__WHAT YOU ARE ASKED TO DO__:
Report how many lines of the items below contain the string "final". Case counts. Give only the number.
-------- SOURCE RECORDS
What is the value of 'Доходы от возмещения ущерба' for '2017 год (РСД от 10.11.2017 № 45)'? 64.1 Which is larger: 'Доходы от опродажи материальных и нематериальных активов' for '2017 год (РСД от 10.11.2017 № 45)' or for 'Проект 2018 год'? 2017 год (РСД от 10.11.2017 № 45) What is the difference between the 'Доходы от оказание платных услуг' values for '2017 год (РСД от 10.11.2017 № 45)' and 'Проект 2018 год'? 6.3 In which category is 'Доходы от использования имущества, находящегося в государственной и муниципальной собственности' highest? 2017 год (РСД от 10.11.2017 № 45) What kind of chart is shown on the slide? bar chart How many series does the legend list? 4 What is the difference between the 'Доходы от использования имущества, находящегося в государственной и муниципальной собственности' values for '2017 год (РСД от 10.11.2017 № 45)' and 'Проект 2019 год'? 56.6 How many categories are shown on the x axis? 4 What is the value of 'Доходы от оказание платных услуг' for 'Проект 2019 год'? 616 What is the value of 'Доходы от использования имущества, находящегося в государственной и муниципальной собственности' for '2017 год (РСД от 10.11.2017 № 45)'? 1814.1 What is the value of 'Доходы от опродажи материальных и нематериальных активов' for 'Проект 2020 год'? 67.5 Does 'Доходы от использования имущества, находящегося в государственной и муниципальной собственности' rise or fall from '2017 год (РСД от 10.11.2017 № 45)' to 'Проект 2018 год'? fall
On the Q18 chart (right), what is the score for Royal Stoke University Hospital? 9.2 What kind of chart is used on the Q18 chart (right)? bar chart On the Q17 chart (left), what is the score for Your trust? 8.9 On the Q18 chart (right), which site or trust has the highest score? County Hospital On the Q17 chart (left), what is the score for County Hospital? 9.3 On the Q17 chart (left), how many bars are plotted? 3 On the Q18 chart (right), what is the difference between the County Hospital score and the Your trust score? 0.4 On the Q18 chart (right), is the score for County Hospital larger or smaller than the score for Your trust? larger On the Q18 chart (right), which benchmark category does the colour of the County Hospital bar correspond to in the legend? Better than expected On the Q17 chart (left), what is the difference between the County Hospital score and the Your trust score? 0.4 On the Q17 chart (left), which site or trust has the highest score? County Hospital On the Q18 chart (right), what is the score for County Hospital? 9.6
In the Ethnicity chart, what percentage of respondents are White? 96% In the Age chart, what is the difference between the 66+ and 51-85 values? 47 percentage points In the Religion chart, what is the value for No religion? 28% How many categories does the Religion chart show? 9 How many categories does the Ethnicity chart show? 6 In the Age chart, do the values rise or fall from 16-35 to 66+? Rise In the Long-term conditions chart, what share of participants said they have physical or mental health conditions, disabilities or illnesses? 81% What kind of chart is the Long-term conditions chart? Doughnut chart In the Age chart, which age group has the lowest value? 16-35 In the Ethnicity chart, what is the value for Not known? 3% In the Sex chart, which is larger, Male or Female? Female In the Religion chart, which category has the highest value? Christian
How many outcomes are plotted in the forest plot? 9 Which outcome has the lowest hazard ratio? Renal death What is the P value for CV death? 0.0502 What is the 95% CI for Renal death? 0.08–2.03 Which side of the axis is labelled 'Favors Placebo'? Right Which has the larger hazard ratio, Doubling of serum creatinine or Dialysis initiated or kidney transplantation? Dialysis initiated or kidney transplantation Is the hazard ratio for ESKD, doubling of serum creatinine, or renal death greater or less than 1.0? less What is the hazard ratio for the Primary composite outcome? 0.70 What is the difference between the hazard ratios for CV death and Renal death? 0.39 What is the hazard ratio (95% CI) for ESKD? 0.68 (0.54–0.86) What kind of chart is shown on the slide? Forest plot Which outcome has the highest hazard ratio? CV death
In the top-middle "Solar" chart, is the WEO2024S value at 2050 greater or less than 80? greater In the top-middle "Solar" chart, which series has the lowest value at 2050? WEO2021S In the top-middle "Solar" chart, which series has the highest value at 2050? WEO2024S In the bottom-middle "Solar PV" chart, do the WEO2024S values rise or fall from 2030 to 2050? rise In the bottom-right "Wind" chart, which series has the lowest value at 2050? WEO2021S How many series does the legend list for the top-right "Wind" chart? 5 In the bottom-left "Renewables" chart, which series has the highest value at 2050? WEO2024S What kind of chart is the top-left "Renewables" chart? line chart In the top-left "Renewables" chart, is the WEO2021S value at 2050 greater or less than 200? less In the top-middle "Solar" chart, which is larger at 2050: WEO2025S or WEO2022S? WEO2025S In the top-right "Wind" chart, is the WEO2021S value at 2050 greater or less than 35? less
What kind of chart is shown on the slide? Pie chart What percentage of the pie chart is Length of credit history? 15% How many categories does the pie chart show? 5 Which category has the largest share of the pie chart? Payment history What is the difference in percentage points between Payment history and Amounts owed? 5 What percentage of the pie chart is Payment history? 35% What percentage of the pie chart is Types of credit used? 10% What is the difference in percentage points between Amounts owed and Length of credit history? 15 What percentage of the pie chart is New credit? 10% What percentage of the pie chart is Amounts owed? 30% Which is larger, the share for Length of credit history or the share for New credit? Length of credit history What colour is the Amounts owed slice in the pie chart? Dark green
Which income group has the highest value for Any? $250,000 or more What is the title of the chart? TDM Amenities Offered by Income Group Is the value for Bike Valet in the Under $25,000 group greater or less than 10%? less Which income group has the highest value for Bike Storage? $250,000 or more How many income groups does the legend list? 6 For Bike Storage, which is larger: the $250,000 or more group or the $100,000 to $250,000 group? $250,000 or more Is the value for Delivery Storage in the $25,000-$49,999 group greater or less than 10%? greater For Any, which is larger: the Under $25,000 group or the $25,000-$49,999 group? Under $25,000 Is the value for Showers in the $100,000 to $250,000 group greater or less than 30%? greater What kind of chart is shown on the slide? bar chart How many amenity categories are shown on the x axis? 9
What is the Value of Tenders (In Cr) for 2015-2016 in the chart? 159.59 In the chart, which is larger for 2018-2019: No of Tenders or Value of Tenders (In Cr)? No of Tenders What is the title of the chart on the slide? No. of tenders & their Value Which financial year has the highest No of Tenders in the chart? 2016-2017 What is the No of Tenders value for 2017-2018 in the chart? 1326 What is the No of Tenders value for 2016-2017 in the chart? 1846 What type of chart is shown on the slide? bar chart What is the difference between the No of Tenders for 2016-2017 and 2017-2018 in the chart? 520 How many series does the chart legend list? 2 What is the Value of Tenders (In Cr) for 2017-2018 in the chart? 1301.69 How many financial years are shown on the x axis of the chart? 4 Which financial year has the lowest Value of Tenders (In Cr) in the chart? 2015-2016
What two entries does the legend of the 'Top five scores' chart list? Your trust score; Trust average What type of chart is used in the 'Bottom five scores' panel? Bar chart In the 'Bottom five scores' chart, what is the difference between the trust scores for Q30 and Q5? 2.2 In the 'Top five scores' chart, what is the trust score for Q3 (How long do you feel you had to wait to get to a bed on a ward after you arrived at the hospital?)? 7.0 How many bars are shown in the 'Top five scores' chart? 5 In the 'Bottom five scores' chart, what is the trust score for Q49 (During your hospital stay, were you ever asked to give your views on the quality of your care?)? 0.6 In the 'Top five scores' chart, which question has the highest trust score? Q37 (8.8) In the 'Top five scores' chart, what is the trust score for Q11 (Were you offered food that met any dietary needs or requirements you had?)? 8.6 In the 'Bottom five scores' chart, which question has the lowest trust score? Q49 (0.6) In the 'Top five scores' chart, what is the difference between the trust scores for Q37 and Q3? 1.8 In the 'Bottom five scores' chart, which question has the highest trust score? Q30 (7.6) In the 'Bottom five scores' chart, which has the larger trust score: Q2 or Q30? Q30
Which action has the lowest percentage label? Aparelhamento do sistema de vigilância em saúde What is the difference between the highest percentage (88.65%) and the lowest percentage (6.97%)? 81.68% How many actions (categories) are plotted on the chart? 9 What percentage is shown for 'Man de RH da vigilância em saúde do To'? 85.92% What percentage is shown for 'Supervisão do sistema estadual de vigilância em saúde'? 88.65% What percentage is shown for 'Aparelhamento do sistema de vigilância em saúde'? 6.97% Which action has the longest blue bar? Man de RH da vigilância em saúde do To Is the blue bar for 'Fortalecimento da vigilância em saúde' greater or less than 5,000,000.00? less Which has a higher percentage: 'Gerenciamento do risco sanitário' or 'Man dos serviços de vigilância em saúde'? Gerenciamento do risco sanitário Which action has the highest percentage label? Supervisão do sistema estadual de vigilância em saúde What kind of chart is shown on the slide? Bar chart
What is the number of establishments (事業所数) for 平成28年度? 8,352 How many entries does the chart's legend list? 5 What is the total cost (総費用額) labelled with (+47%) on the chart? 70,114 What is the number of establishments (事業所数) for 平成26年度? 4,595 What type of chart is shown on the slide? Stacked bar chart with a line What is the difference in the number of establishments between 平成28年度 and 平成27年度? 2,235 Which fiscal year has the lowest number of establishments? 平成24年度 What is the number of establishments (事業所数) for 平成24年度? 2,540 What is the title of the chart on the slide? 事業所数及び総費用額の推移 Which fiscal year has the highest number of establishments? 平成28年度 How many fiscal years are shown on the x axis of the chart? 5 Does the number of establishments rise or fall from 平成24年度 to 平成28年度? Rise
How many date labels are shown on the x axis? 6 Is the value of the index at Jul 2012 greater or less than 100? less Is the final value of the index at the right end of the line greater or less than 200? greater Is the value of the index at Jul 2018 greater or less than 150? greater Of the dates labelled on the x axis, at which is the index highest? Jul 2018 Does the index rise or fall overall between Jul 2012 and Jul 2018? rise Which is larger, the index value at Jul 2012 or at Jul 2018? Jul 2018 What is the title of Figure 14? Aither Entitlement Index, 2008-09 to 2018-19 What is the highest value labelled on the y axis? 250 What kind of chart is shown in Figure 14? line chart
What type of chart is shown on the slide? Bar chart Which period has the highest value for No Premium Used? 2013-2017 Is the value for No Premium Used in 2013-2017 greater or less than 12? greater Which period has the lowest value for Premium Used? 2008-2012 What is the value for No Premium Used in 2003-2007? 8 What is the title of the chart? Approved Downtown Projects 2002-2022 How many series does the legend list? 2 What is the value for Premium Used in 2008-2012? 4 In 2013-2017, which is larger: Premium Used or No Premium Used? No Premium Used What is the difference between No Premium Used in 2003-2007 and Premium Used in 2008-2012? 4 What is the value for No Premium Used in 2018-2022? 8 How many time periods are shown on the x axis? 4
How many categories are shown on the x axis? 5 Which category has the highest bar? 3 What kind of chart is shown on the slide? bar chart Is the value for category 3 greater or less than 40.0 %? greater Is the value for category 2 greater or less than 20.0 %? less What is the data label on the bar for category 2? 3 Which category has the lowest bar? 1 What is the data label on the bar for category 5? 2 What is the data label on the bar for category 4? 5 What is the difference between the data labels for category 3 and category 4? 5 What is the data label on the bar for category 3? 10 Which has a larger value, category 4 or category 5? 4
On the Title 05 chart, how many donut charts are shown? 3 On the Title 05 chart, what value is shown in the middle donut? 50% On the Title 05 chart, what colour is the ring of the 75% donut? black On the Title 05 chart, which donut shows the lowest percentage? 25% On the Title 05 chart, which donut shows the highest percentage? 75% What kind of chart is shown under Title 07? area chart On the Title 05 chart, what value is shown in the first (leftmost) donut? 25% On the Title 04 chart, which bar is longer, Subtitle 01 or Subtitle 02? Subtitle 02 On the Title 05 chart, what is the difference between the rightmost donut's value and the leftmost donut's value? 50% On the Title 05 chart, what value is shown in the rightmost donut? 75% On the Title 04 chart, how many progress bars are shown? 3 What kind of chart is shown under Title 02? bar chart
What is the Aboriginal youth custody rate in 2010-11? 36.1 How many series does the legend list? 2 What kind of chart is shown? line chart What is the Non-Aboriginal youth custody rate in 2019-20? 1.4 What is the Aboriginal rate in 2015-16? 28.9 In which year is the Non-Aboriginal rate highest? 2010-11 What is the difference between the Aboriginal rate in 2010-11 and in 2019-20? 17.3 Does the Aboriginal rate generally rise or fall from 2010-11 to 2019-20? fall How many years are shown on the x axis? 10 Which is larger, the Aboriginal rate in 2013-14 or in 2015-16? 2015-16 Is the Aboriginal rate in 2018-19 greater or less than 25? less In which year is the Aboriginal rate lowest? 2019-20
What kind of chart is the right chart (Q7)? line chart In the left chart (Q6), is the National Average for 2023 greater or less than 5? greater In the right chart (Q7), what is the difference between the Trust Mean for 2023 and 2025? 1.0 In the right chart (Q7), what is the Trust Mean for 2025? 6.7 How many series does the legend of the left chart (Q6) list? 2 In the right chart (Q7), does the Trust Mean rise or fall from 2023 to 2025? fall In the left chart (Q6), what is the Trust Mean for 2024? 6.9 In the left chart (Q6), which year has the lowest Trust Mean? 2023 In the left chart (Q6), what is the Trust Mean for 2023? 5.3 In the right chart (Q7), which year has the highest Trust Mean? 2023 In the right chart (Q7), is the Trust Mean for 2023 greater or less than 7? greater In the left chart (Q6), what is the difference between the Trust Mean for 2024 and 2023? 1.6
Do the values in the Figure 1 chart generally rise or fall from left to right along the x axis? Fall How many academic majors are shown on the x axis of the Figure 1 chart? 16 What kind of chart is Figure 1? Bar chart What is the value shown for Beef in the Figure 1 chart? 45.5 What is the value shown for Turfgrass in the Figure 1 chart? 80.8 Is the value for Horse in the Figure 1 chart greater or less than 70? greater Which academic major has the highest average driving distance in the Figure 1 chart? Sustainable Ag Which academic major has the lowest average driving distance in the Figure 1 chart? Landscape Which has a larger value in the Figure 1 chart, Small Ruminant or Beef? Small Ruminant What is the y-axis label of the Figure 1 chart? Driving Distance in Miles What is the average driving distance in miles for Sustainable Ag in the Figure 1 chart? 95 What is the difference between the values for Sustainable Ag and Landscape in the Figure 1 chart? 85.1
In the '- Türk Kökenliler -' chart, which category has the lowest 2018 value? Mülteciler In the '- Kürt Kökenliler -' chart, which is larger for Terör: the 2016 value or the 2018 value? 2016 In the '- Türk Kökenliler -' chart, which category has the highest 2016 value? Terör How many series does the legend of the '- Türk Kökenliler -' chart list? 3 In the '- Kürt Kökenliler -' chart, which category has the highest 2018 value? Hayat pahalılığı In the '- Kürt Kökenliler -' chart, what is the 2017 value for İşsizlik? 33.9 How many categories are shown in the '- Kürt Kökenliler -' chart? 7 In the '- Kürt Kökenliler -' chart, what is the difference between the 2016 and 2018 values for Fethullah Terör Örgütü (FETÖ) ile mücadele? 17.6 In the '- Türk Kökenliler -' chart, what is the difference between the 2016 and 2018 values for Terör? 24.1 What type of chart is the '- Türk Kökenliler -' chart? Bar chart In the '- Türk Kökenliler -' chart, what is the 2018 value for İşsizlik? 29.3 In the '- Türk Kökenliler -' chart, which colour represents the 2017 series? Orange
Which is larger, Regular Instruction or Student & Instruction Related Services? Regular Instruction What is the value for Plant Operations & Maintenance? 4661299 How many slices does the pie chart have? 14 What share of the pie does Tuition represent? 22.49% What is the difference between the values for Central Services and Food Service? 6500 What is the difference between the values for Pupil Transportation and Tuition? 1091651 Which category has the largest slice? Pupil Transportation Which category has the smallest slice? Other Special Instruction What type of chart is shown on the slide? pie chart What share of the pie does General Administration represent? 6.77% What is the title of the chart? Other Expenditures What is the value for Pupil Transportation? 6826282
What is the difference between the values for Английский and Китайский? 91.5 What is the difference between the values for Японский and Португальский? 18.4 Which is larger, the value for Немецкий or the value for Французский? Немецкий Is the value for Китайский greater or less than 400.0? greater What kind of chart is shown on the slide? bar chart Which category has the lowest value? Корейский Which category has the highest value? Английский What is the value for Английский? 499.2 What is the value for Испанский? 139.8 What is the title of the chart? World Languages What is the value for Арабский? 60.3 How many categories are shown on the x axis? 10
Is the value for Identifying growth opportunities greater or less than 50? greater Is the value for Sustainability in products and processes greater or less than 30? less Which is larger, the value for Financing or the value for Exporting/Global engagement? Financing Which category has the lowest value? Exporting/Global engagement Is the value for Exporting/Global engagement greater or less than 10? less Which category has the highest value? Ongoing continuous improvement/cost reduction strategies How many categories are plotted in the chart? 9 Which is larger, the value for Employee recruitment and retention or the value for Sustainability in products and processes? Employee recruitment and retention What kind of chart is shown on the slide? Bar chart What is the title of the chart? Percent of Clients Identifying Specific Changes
----------------
__EXPECTED ANSWER__:
1